O plano de desenvolvimento do agronegócio Matopiba, apresentado em 2015 pelo governo federal gera consequências negativas para o bioma do cerrado, algumas irreversíveis ecologicamente, como a diminuição do volume de água dos lençóis freáticos e dos rios, impactos no modo de vida das comunidades tradicionais, envenenamento das águas e impactos na saúde pelo uso intensivo dos agrotóxicos. Além disso, o projeto também causa a grilagem de terras, aumento dos conflitos e da violência no campo, destruição dos assentamentos e da agricultura familiar e aumento do desmatamento.

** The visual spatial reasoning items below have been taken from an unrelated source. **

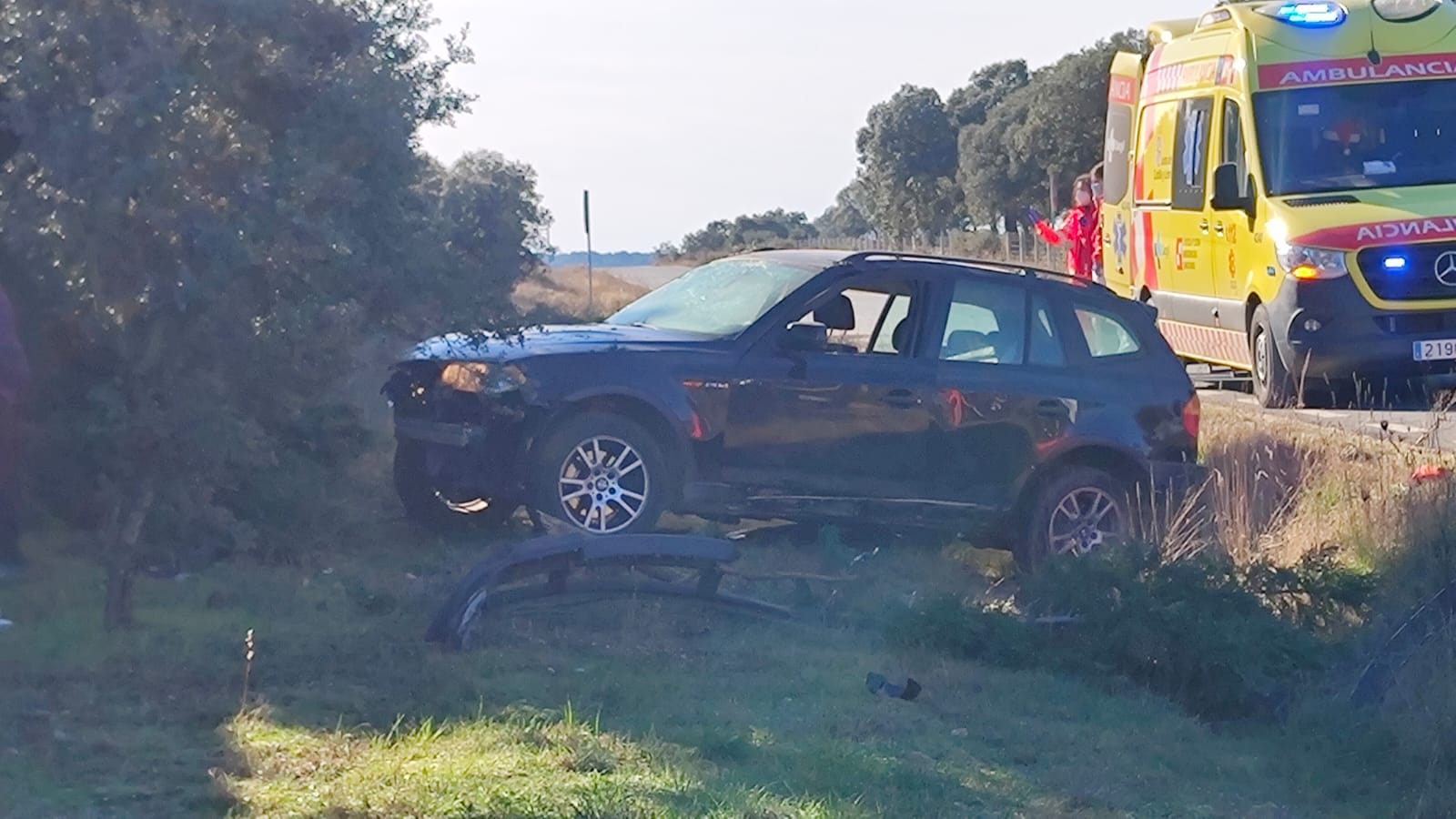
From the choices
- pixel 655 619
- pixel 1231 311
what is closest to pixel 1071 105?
pixel 1231 311

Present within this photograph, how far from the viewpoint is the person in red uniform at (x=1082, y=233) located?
20.1 m

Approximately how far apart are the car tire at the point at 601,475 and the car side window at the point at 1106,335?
263cm

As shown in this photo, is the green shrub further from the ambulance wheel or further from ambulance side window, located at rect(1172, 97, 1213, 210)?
ambulance side window, located at rect(1172, 97, 1213, 210)

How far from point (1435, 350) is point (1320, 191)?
1494 millimetres

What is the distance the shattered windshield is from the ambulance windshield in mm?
5751

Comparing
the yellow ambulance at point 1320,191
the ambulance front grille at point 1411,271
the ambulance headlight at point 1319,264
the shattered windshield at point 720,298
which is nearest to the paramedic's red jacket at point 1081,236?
the yellow ambulance at point 1320,191

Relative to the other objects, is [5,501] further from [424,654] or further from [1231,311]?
[1231,311]

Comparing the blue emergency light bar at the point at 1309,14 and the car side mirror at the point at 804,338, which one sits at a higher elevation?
the blue emergency light bar at the point at 1309,14

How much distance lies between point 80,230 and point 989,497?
5.16 m

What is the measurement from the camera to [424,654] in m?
7.02

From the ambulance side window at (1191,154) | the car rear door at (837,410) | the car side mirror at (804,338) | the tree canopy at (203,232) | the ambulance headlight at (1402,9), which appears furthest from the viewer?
the ambulance side window at (1191,154)

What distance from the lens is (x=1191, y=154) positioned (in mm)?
15953

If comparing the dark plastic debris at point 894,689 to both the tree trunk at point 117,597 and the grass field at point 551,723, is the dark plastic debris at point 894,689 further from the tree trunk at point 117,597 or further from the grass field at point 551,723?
the tree trunk at point 117,597

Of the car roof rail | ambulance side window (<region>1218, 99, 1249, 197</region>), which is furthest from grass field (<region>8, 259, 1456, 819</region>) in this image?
ambulance side window (<region>1218, 99, 1249, 197</region>)
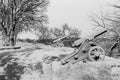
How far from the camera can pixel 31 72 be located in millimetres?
5602

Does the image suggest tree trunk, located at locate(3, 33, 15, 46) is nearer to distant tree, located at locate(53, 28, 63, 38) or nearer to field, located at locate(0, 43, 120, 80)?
field, located at locate(0, 43, 120, 80)

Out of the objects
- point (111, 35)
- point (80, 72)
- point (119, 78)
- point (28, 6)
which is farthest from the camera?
point (111, 35)

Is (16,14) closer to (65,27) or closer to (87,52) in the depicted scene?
(87,52)

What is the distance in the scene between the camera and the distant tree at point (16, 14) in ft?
50.0

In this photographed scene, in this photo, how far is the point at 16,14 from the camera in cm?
1595

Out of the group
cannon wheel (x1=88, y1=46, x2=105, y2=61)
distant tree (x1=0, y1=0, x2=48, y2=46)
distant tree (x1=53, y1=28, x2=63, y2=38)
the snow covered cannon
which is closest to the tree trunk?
distant tree (x1=0, y1=0, x2=48, y2=46)

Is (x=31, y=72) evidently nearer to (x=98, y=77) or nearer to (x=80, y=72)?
(x=80, y=72)

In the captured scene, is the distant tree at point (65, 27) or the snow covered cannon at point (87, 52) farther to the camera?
the distant tree at point (65, 27)

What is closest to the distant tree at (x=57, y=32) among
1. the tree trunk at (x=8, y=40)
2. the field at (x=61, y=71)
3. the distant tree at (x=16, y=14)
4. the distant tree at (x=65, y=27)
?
the distant tree at (x=65, y=27)

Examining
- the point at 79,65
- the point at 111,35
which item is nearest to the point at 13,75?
the point at 79,65

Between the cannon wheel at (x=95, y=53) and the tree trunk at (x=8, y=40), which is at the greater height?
the cannon wheel at (x=95, y=53)

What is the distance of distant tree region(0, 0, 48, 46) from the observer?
15242 mm

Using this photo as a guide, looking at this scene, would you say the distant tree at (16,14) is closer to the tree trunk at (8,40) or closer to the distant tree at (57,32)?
the tree trunk at (8,40)

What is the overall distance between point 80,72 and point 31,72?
80.3 inches
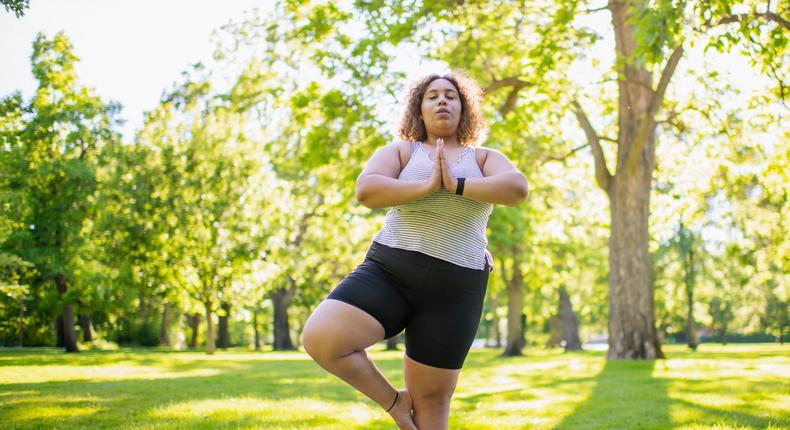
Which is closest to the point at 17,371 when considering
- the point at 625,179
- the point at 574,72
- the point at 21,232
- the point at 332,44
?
the point at 21,232

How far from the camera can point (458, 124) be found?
4000 millimetres

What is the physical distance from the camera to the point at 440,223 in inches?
142

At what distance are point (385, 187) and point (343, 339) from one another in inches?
30.1

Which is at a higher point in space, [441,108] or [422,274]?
[441,108]

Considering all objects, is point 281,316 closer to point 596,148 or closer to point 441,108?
point 596,148

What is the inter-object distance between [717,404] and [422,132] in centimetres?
565

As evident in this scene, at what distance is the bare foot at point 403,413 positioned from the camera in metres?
3.67

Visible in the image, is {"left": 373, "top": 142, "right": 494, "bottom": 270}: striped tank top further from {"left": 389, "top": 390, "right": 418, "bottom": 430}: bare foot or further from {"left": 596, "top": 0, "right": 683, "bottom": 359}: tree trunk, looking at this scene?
{"left": 596, "top": 0, "right": 683, "bottom": 359}: tree trunk

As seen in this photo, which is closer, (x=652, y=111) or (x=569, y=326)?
(x=652, y=111)

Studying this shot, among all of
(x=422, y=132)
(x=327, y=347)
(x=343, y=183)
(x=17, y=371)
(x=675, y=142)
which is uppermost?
(x=675, y=142)

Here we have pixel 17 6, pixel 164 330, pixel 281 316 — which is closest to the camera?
pixel 17 6

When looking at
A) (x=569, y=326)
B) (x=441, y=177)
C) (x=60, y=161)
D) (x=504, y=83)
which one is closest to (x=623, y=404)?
(x=441, y=177)

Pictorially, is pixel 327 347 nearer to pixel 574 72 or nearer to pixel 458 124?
pixel 458 124

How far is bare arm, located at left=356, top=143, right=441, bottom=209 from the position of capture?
11.2ft
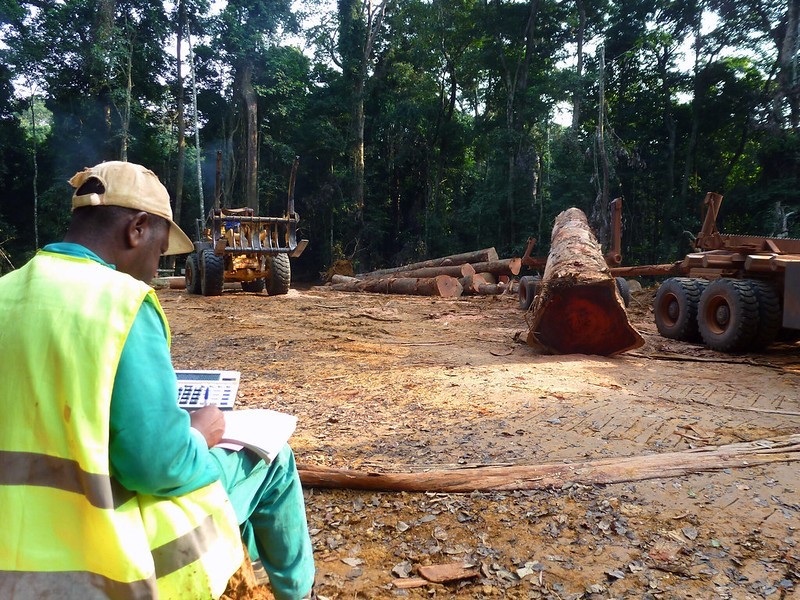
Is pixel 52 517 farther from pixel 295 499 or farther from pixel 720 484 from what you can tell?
pixel 720 484

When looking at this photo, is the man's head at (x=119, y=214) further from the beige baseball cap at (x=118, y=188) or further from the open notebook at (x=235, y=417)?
the open notebook at (x=235, y=417)

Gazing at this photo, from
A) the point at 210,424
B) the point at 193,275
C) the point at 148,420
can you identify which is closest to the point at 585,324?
the point at 210,424

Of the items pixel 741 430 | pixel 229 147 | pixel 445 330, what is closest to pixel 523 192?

Segundo Isolete Wichinieski, da Comissão Pastoral da Terra e coordenadora da Campanha Sem Cerrado, existem vários projetos no Congresso que também interferem no plano Matopiba, exemplo disso, é o Projeto de Lei 4059/12 que regula compra de terras por estrangeiros. “Se isso for aprovado, facilitará ainda mais o financiamento de terras para estrangeiros, com interesses do agronegócio, justamente nas áreas do cerrado. Tivemos uma audiência no Senado e apenas uma senadora esteve presente. Então, é claro a falta de interesse na discussão por parte dos parlamentares. A voz que ecoa das comunidades que vivem na região, principais afetados pelo Matopiba, é de que não querem esse modelo de desenvolvimento, mas não há um respeito dos poderes públicos por isso “enfatiza.
Um dos objetivos do seminário é ampliar o debate do Matopiba em todos os níveis, municipal, estadual, nacional e internacional. Em Moçambique, por exemplo, a situação é de extrema violência no campo. “Nossa situação política é de guerra e até agora não temos paz, o moçambicano está chorando para ter paz e viver livre, lá convivemos com a usurpação de terra dos camponeses”, relata a representante de Moçambique, Helena Terra.
De acordo com Rosival Leite, coordenador estadual da Fetraf Bahia, muitos agricultores perderam suas áreas, onde a produção era da agricultura familiar. “Presenciamos diariamente os conflitos no campo, são os grandes fazendeiros e proprietários do agronegócio colocando seus jagunços para coagir nosso povo. Agora, com esse processo de estrangeirização das terras o problema se consolida cada vez mais”, conta.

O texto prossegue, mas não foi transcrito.